I'm having the same issue. I have CUDA installed, nvcc works, and CUDA_PATH is set. Doing: set CMAKE_ARGS=-DLLAMA_CUDA=ON pip install llama-cpp-python --force-reinstall --upgrade --no-cache-dir --verbose

Don't see any errors in the installation. Yet when I run it I get BLAS = 0:

Getting the same result with: set CMAKE_ARGS=-DLLAMA_CUBLAS=ON pip install llama-cpp-python --force-reinstall --upgrade --no-cache-dir --verbose

May 07 '24 22:05 MarianoMolina

cuda version i'm using v12.4, windows 10 i think it will also work with windows 11

I have tried this from Windows PowerShell and it works for me
$env:CMAKE_ARGS="-DLLAMA_CUBLAS=on"
$env:CUDACXX="C:\Program Files\NVIDIA GPU Computing Toolkit\CUDA\v12.4\bin\nvcc.exe"

====

- **List of tasks**:
**1)** In the llama-cpp-python thread, what BLAS value does the first poster get when running the installed package?
**2)** Which environment variables are named in the llama-cpp-python thread? List every one.
**3)** Carry on the llama-cpp-python thread from its last line.
The listing plays no part in anything asked here.

- **Data extract**:
====

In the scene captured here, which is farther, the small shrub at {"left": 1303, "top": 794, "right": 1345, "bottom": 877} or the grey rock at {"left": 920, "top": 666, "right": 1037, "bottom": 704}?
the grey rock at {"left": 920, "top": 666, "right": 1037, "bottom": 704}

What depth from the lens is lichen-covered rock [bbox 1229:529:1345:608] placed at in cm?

====

- **Solved tasks**:
**1)** BLAS = 0

**2)** CUDA_PATH, CMAKE_ARGS, CUDACXX

**3)**
pip install --upgrade --force-reinstall --no-cache-dir llama-cpp-python

It seems to be the problem of windows 11, i made it worked in windows 10 months ago (while the version of llama-cpp-python==0.1.72), but when i turn into the latest version with win11 it doesn't work :(

May 09 '24 03:05 XunfunLee

I'm having the same issue. I have CUDA installed, nvcc works, and CUDA_PATH is set. Doing: set CMAKE_ARGS=-DLLAMA_CUDA=ON pip install llama-cpp-python --force-reinstall --upgrade --no-cache-dir --verbose

Don't see any errors in the installation. Yet when I run it I get BLAS = 0:

AVX = 1 | AVX_VNNI = 0 | AVX2 = 1 | AVX512 = 0 | AVX512_VBMI = 0 | AVX512_VNNI = 0 | FMA = 1 | NEON = 0 | ARM_FMA = 0 | F16C = 1 | FP16_VA = 0 | WASM_SIMD = 0 | BLAS = 0 | SSE3 = 1 | SSSE3 = 0 | VSX = 0 | MATMUL_INT8 = 0 | LLAMAFILE = 1 |

Getting the same result with: set CMAKE_ARGS=-DLLAMA_CUBLAS=ON pip install llama-cpp-python --force-reinstall --upgrade --no-cache-dir --verbose

Yeap, if you make it work plz let me know :) I will keep trying to find the solution as well.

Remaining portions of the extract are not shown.